--- BEGIN ---
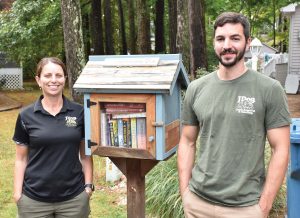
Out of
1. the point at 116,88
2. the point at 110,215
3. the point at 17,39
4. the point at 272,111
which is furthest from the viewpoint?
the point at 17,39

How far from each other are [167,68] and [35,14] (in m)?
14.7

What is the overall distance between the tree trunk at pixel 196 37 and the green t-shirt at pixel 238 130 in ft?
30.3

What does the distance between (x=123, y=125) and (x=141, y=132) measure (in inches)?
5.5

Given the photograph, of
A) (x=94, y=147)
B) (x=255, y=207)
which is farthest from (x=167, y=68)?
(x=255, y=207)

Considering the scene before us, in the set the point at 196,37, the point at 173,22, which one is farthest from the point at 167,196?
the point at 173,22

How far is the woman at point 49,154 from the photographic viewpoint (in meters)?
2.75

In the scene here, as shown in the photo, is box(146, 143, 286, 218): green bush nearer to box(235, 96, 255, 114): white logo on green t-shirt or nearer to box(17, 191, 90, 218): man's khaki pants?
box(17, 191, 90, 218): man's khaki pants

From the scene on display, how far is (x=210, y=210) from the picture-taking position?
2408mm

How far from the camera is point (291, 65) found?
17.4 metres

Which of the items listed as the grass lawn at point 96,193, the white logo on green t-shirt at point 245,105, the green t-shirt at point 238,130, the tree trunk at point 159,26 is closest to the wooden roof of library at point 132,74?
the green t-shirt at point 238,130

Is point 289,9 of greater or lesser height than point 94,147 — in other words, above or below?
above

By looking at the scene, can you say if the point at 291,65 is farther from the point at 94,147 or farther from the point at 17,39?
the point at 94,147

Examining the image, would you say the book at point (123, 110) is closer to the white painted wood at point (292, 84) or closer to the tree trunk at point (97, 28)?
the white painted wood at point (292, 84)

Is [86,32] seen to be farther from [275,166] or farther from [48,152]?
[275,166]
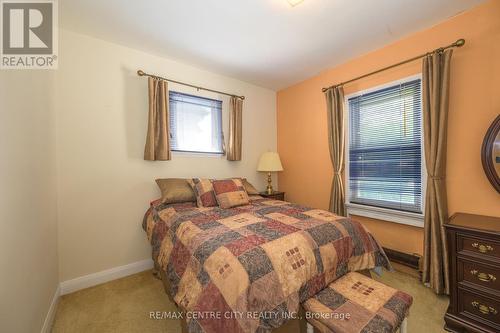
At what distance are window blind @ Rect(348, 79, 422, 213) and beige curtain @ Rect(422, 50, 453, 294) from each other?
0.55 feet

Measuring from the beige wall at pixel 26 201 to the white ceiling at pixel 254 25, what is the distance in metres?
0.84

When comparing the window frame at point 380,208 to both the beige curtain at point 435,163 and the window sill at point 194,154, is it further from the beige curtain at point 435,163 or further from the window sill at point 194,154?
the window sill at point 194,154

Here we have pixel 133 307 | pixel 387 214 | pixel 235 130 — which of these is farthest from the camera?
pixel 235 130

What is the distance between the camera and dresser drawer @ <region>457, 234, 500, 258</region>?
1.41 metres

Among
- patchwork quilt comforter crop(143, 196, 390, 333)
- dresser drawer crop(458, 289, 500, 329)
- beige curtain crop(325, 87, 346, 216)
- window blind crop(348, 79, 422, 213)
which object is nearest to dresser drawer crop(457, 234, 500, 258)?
--- END ---
(THE EXERCISE) Copy every line of the data exactly as written, excluding the pictures.

(FULL SOLUTION)
Out of
1. the point at 116,88
2. the point at 110,215
3. the point at 17,39
4. the point at 272,111
which is furthest from the viewpoint?
the point at 17,39

How far from each other are [167,68] and [35,14] (in m)?
14.7

What is the overall distance between the tree trunk at pixel 196 37 and the green t-shirt at pixel 238 130 in ft?
30.3

What does the distance between (x=123, y=125) and (x=141, y=132) measure (in inches)?
5.5

Given the photograph, of
A) (x=94, y=147)
B) (x=255, y=207)
which is farthest from (x=167, y=68)?
(x=255, y=207)

Considering the scene before us, in the set the point at 196,37, the point at 173,22, which one is farthest from the point at 167,196?
the point at 173,22

How far is the woman at point 49,154 from the photographic viewpoint (in meters)?
2.75

In the scene here, as shown in the photo, is box(146, 143, 286, 218): green bush nearer to box(235, 96, 255, 114): white logo on green t-shirt or nearer to box(17, 191, 90, 218): man's khaki pants?
box(17, 191, 90, 218): man's khaki pants

From the scene on display, how far is (x=210, y=210) from the picture-taking position?
2408mm

How far from the camera is point (291, 65) found?
17.4 metres

Which of the items listed as the grass lawn at point 96,193, the white logo on green t-shirt at point 245,105, the green t-shirt at point 238,130, the tree trunk at point 159,26 is closest to the wooden roof of library at point 132,74?
the green t-shirt at point 238,130

Is point 289,9 of greater or lesser height than point 94,147 — in other words, above or below?
above

By looking at the scene, can you say if the point at 291,65 is farther from the point at 94,147 or farther from the point at 17,39?
the point at 94,147

Examining the image, would you say the book at point (123, 110) is closer to the white painted wood at point (292, 84) or closer to the tree trunk at point (97, 28)?
the white painted wood at point (292, 84)

Is [86,32] seen to be farther from [275,166] or farther from [48,152]?
[275,166]
At what distance are window blind @ Rect(348, 79, 422, 213) and beige curtain @ Rect(422, 50, 453, 294) from each other?
0.55 feet

Measuring from the beige wall at pixel 26 201 to the white ceiling at pixel 254 25, what is the distance in metres?
0.84

When comparing the window frame at point 380,208 to both the beige curtain at point 435,163 and the window sill at point 194,154, is it further from the beige curtain at point 435,163 or further from the window sill at point 194,154?
the window sill at point 194,154

Here we have pixel 133 307 | pixel 387 214 | pixel 235 130 — which of these is farthest from the camera?
pixel 235 130

What is the distance between the camera and dresser drawer @ <region>457, 234, 500, 258</region>?
1.41 metres

Among
- patchwork quilt comforter crop(143, 196, 390, 333)
- dresser drawer crop(458, 289, 500, 329)
- beige curtain crop(325, 87, 346, 216)
- window blind crop(348, 79, 422, 213)
which object is nearest to dresser drawer crop(457, 234, 500, 258)?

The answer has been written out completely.